— Begin —

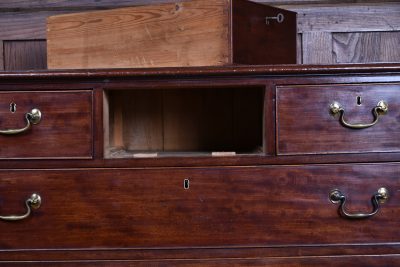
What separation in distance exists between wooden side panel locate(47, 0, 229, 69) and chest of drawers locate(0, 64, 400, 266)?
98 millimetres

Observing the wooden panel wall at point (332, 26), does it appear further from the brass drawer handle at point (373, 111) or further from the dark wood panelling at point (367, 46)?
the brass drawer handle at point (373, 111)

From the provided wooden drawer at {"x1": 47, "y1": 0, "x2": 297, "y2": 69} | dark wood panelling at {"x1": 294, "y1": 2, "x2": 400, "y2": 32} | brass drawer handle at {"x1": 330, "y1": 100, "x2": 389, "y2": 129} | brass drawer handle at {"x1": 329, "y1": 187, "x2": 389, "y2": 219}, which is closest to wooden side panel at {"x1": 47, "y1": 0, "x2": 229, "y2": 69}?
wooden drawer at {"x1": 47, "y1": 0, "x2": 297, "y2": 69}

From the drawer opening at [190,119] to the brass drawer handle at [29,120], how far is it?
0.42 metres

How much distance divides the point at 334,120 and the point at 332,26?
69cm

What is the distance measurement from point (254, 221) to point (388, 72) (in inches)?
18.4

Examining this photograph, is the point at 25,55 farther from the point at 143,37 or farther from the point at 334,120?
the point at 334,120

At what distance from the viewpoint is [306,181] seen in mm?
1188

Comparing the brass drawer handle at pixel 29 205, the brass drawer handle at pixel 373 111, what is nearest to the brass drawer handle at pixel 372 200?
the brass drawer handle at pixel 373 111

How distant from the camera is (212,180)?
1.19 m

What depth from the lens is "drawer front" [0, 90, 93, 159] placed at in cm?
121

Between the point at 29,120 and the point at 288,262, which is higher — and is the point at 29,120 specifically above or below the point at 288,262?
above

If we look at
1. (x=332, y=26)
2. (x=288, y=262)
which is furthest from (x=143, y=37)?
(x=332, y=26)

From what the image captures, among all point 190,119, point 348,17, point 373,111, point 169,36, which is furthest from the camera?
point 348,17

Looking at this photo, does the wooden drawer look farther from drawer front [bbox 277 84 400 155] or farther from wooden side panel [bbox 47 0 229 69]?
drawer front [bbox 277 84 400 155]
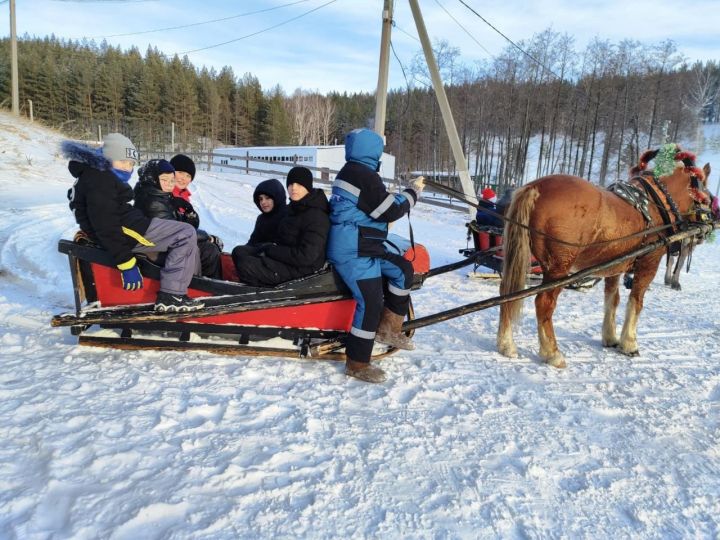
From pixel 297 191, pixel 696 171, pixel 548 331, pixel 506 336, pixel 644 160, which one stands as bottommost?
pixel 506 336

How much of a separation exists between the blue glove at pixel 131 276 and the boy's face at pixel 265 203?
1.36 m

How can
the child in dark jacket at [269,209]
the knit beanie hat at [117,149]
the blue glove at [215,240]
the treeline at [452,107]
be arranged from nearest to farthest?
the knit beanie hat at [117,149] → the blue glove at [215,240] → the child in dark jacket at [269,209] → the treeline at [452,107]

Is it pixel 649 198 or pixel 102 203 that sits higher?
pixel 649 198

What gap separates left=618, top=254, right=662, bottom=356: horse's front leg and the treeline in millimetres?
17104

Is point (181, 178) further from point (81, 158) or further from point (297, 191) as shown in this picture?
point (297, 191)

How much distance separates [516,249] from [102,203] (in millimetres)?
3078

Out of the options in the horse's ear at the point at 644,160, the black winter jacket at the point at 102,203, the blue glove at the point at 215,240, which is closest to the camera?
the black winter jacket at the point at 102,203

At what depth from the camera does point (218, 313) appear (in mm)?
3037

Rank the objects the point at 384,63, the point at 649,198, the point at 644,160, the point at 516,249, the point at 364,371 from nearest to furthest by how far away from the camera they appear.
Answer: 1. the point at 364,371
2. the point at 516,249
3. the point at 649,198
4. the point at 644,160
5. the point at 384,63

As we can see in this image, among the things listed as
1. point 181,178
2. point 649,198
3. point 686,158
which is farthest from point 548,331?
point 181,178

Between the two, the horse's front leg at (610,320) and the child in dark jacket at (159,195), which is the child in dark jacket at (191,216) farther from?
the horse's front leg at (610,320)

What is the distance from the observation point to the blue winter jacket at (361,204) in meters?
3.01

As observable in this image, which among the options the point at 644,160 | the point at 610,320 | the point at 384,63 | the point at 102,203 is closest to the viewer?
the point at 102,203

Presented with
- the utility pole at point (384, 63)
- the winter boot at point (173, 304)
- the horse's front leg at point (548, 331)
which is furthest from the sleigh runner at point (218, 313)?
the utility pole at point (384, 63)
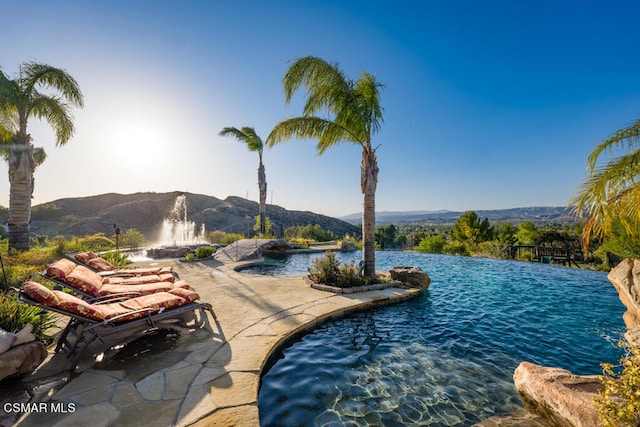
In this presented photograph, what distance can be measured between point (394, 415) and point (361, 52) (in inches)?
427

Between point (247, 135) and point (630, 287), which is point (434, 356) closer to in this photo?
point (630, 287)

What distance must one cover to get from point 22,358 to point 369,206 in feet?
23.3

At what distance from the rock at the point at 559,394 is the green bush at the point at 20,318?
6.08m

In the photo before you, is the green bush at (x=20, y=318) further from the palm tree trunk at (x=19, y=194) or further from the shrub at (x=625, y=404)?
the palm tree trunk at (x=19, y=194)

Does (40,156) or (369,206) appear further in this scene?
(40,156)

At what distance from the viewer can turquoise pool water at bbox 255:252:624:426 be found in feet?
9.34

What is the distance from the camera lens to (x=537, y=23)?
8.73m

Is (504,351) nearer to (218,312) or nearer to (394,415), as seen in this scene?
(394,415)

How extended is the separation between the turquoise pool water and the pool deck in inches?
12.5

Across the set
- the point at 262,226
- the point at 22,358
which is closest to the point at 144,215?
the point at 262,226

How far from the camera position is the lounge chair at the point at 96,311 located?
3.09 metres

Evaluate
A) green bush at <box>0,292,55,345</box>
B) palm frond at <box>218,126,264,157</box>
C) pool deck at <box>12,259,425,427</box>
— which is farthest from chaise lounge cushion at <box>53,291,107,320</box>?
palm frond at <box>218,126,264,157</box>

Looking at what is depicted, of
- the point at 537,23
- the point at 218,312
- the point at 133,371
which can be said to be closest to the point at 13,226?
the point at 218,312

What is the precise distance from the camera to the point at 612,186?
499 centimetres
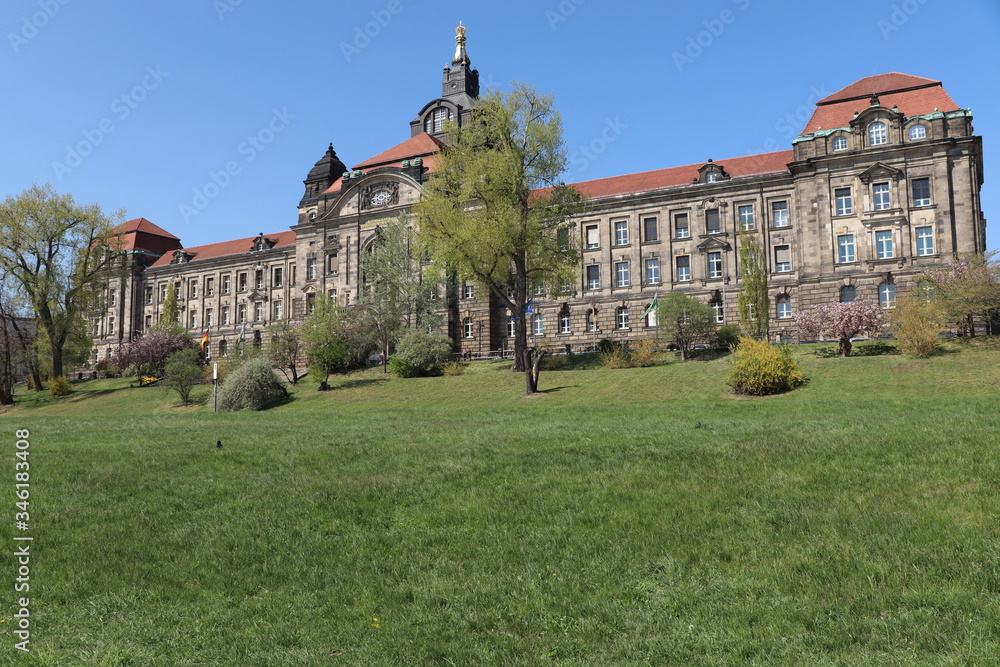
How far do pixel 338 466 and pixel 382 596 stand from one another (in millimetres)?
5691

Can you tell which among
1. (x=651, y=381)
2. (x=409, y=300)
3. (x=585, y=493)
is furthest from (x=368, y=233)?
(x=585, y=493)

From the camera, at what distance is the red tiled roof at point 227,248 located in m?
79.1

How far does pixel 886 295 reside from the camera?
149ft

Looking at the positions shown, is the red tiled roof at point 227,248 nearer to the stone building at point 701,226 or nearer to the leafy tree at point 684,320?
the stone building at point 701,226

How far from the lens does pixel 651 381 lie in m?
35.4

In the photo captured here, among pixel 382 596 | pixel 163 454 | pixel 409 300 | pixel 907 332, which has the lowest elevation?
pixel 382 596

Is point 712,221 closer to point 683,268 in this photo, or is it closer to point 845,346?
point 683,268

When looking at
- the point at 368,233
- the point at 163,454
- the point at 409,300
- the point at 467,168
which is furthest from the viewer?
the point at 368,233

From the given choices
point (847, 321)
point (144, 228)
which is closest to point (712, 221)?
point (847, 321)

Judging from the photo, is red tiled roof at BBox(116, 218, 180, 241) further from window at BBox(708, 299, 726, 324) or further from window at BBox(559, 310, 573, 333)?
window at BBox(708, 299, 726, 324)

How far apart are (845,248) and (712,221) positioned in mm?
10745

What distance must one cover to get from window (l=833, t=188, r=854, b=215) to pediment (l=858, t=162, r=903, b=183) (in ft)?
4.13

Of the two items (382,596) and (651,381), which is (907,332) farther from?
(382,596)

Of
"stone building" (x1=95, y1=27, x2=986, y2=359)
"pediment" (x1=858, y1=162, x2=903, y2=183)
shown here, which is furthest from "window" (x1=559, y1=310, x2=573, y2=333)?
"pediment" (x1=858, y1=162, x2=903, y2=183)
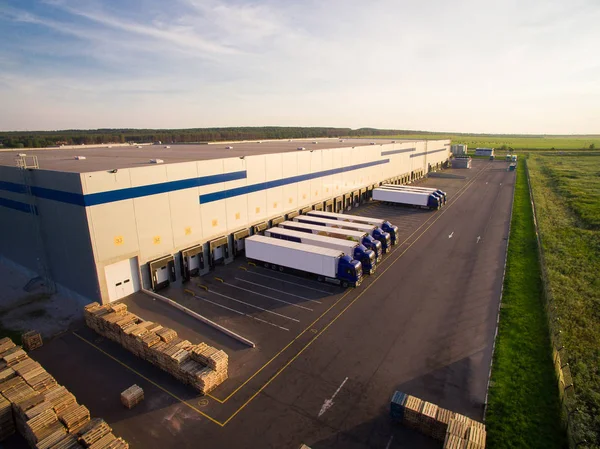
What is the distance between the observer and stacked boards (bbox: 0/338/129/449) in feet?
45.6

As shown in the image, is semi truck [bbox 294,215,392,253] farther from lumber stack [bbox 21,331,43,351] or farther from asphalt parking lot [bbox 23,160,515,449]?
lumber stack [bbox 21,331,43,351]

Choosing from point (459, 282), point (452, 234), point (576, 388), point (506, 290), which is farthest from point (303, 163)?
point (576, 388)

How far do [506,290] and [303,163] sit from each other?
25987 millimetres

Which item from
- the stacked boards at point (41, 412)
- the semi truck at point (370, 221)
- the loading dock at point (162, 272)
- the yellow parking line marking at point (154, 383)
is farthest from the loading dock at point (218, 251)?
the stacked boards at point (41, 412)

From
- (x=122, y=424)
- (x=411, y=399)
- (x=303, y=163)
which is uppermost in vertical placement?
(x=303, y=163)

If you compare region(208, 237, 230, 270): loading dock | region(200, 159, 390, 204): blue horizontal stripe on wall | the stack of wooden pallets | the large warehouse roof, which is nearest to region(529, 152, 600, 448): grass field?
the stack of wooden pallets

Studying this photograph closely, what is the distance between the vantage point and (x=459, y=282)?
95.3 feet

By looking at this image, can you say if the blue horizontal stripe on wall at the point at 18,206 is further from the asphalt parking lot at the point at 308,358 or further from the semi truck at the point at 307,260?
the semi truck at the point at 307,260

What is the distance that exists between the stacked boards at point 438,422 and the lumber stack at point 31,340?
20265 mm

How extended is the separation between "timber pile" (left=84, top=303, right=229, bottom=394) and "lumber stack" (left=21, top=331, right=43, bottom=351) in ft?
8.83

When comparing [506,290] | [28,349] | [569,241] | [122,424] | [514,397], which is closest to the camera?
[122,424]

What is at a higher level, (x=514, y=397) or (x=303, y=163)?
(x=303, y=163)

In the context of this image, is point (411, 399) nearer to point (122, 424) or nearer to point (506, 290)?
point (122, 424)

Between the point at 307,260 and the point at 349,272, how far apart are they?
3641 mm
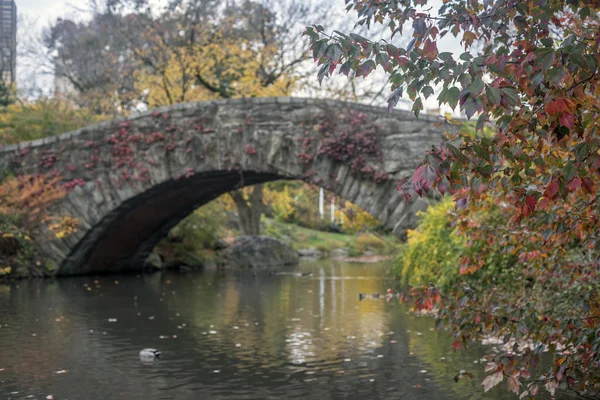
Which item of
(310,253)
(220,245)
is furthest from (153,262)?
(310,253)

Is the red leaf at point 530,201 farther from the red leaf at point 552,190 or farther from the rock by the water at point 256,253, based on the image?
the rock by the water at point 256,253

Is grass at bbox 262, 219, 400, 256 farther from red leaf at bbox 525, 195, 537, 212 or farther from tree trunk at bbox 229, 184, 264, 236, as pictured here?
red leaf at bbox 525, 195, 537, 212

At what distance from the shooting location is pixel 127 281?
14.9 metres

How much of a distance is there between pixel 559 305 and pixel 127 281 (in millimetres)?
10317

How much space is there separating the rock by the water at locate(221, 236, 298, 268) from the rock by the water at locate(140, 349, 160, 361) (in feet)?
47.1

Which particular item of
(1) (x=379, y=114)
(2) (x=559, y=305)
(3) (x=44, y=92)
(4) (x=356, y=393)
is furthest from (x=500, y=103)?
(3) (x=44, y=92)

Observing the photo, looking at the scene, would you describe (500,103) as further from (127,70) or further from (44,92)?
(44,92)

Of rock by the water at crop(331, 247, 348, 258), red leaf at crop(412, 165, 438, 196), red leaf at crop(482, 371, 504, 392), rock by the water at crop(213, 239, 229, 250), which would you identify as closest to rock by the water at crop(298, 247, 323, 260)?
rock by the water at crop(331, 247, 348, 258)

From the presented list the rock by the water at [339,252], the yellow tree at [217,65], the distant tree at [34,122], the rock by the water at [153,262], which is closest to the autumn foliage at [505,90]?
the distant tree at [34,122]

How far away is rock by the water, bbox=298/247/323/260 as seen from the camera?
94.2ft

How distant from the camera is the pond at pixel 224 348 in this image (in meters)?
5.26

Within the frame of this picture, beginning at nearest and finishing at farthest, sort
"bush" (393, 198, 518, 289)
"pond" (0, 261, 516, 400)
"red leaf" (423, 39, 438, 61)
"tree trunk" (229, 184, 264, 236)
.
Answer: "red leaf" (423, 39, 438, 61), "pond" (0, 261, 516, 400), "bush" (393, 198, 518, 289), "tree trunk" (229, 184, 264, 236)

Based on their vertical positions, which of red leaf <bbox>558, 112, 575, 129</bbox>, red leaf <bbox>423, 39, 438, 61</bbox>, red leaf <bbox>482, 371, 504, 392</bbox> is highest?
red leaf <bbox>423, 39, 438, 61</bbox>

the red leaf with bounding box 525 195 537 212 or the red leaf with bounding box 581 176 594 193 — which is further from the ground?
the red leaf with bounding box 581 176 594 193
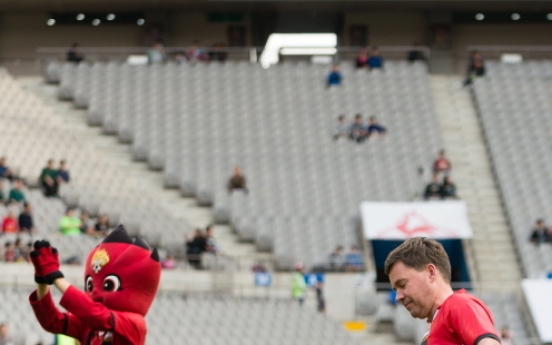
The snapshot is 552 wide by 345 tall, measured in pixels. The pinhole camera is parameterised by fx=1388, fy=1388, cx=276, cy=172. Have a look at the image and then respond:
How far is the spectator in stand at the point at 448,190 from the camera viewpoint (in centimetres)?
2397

— End —

Goal of the exercise ▸ Starting at the line that holds "From the presented", repeat every line through the end of the listing exactly as written, skipping any picture.

Complete answer ▸
From the presented list the rock by the water at [339,252], the yellow tree at [217,65], the distant tree at [34,122], the rock by the water at [153,262], which is closest to the autumn foliage at [505,90]?
the distant tree at [34,122]

How far away is rock by the water, bbox=298/247/323/260 as seen from the camera?
94.2ft

How distant from the camera is the pond at pixel 224 348 in this image (in meters)?
5.26

Within the frame of this picture, beginning at nearest and finishing at farthest, sort
"bush" (393, 198, 518, 289)
"pond" (0, 261, 516, 400)
"red leaf" (423, 39, 438, 61)
"tree trunk" (229, 184, 264, 236)
.
Answer: "red leaf" (423, 39, 438, 61), "pond" (0, 261, 516, 400), "bush" (393, 198, 518, 289), "tree trunk" (229, 184, 264, 236)

Based on their vertical positions, which of red leaf <bbox>558, 112, 575, 129</bbox>, red leaf <bbox>423, 39, 438, 61</bbox>, red leaf <bbox>482, 371, 504, 392</bbox> is highest?
red leaf <bbox>423, 39, 438, 61</bbox>

the red leaf with bounding box 525 195 537 212 or the red leaf with bounding box 581 176 594 193 — which is further from the ground?
the red leaf with bounding box 581 176 594 193
The snapshot is 552 wide by 345 tall, measured in pixels. The pinhole camera is parameterised by fx=1388, fy=1388, cx=276, cy=172. Have a look at the image and then respond:
How far is the spectator in stand at the point at 448,190 from the camera viewpoint (in centimetres)?
2397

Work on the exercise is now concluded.